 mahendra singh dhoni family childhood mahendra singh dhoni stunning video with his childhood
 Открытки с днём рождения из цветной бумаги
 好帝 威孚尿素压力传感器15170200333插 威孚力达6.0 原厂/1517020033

########################################

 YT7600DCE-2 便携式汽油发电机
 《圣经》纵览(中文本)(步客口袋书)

########################################

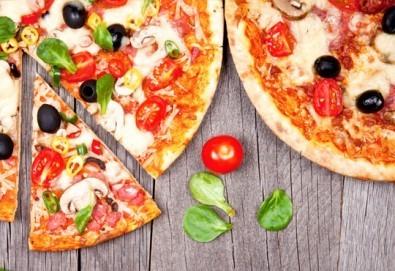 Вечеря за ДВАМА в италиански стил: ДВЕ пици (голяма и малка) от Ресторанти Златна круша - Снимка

########################################

▸ **Action item**
In the listing above, find the line holding "mahendra singh dhoni family" and the line holding "好帝 威孚尿素压力传感器15170200333插 威孚力达6.0", then output those two lines and every line between them exactly.

▸ **Exercise response**
 mahendra singh dhoni family childhood mahendra singh dhoni stunning video with his childhood
 Открытки с днём рождения из цветной бумаги
 好帝 威孚尿素压力传感器15170200333插 威孚力达6.0 原厂/1517020033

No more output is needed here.